>> begin Data to use
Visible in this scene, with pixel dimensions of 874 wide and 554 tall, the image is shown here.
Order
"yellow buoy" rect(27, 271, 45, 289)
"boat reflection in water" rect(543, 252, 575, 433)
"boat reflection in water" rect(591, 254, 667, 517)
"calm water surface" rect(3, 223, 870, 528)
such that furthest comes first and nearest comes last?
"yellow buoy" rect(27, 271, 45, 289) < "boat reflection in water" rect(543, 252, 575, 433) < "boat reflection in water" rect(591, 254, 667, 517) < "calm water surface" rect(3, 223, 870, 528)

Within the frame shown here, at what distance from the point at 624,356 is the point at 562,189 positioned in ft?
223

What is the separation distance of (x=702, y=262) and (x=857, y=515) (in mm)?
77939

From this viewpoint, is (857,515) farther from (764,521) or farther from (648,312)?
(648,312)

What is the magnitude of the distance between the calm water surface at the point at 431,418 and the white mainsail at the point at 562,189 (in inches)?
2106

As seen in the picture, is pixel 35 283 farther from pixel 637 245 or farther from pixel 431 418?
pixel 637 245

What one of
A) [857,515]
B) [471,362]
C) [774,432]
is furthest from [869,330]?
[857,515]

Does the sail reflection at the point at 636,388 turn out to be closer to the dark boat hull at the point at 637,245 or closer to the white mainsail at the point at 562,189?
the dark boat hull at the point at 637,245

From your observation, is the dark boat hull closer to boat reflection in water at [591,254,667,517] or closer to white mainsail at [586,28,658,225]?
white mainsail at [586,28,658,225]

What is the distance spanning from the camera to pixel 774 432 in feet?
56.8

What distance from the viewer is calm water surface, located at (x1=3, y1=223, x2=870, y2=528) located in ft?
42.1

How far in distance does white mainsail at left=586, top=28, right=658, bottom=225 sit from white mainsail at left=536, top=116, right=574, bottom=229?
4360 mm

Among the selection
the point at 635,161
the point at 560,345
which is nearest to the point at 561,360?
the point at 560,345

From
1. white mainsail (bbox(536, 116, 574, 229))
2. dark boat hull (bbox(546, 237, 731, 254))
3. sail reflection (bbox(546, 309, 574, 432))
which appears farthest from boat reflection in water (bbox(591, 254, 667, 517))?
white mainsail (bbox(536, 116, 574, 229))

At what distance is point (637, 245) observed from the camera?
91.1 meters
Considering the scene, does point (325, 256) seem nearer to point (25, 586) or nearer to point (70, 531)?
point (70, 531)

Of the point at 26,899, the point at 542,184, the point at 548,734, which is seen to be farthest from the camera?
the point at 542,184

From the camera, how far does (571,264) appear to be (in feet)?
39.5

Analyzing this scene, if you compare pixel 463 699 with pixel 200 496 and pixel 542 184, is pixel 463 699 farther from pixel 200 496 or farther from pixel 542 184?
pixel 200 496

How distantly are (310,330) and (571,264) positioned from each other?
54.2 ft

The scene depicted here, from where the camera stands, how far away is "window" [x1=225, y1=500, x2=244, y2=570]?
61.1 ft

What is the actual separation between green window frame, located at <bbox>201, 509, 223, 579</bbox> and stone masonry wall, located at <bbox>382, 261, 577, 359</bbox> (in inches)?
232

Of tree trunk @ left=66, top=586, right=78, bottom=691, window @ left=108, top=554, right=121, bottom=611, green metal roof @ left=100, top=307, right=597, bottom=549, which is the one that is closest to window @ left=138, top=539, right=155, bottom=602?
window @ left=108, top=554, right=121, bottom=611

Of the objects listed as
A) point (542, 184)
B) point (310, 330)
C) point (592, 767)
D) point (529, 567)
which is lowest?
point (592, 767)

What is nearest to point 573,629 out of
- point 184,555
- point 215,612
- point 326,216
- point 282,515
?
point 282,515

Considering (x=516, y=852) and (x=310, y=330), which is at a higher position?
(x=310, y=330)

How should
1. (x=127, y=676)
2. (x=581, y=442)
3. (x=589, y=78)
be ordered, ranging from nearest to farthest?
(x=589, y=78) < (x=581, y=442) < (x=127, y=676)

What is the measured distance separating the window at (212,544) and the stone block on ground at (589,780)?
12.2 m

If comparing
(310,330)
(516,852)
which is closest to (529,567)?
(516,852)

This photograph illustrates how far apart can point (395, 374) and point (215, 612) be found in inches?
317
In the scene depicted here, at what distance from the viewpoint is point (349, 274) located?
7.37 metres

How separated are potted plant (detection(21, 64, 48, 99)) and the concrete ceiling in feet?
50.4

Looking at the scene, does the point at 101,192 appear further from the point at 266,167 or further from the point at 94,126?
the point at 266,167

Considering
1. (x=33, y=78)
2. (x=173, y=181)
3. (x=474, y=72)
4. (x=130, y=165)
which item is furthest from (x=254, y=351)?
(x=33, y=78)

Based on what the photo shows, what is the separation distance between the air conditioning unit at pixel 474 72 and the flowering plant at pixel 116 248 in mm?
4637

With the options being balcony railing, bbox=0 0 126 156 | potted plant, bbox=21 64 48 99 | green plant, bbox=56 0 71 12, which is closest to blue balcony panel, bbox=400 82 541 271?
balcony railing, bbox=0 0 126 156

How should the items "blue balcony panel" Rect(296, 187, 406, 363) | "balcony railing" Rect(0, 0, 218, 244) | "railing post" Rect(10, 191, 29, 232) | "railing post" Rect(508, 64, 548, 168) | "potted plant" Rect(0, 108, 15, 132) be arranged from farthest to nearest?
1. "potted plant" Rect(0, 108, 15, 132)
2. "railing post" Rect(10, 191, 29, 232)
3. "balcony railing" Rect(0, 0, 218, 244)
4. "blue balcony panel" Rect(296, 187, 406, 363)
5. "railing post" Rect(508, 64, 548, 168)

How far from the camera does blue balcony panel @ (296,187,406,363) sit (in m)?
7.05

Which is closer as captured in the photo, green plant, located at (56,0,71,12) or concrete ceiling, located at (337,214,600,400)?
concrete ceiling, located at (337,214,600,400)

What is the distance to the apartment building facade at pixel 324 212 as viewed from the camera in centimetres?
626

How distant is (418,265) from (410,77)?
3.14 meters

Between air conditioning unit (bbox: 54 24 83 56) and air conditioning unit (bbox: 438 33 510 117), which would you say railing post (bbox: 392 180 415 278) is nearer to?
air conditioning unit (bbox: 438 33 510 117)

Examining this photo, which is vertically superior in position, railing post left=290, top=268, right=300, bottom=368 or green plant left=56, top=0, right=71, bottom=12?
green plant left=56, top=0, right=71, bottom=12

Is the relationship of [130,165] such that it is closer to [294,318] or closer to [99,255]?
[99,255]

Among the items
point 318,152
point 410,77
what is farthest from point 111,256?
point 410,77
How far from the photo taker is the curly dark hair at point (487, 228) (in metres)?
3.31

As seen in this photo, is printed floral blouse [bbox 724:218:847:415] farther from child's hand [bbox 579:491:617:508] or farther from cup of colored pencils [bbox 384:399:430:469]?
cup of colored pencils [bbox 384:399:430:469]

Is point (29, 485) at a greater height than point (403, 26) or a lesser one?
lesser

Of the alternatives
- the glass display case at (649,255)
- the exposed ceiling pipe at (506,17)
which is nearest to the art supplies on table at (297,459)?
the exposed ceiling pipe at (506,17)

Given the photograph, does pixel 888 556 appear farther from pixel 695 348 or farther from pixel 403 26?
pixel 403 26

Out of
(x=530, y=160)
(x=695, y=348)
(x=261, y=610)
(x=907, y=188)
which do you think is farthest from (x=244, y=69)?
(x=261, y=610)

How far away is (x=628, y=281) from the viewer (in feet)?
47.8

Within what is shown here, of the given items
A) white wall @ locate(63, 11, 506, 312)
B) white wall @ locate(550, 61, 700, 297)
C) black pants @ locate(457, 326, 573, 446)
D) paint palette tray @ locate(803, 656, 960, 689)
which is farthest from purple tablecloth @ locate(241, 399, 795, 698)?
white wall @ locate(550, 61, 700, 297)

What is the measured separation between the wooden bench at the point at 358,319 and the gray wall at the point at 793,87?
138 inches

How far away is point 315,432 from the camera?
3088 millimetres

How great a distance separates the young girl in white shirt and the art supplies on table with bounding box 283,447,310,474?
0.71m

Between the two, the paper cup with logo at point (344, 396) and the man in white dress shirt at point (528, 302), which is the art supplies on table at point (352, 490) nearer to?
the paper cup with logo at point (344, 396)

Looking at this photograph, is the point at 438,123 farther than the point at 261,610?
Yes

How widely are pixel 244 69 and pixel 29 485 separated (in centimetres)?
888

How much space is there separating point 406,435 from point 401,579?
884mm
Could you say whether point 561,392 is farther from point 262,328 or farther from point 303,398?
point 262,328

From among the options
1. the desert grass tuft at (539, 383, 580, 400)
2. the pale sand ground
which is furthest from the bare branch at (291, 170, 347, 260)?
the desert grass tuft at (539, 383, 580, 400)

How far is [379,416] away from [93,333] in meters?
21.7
>> end Data to use
◆ Your goal
Quote only the lines from the one containing "Given the photograph, does" through the final line of the records, with both ends included.

◆ Output for this task
Given the photograph, does pixel 888 556 appear farther from pixel 695 348 or farther from pixel 403 26?
pixel 403 26

Out of
(x=530, y=160)
(x=695, y=348)
(x=261, y=610)
(x=907, y=188)
which do you think is farthest from (x=244, y=69)?
(x=261, y=610)

How far away is (x=628, y=281) from the viewer (in feet)?
47.8

Within what is shown here, of the given items
A) white wall @ locate(63, 11, 506, 312)
B) white wall @ locate(550, 61, 700, 297)
C) black pants @ locate(457, 326, 573, 446)
D) paint palette tray @ locate(803, 656, 960, 689)
which is farthest from purple tablecloth @ locate(241, 399, 795, 698)?
white wall @ locate(550, 61, 700, 297)

What is the measured separation between the wooden bench at the point at 358,319 and the gray wall at the point at 793,87?
138 inches

How far away is point 315,432 from the camera?
3088 millimetres

How great a distance separates the young girl in white shirt and the art supplies on table with bounding box 283,447,310,474?
0.71m

Between the two, the paper cup with logo at point (344, 396) and the man in white dress shirt at point (528, 302), which is the art supplies on table at point (352, 490) nearer to?
the paper cup with logo at point (344, 396)

Looking at this photograph, is the point at 438,123 farther than the point at 261,610?
Yes

How widely are pixel 244 69 and pixel 29 485 separated (in centimetres)?
888

How much space is there separating point 406,435 from point 401,579?
884mm
Could you say whether point 561,392 is farther from point 262,328 or farther from point 303,398?
point 262,328

From among the options
1. the desert grass tuft at (539, 383, 580, 400)
2. the pale sand ground
which is furthest from the bare branch at (291, 170, 347, 260)?
the desert grass tuft at (539, 383, 580, 400)

How far is [379,416] away from [93,333] in meters?
21.7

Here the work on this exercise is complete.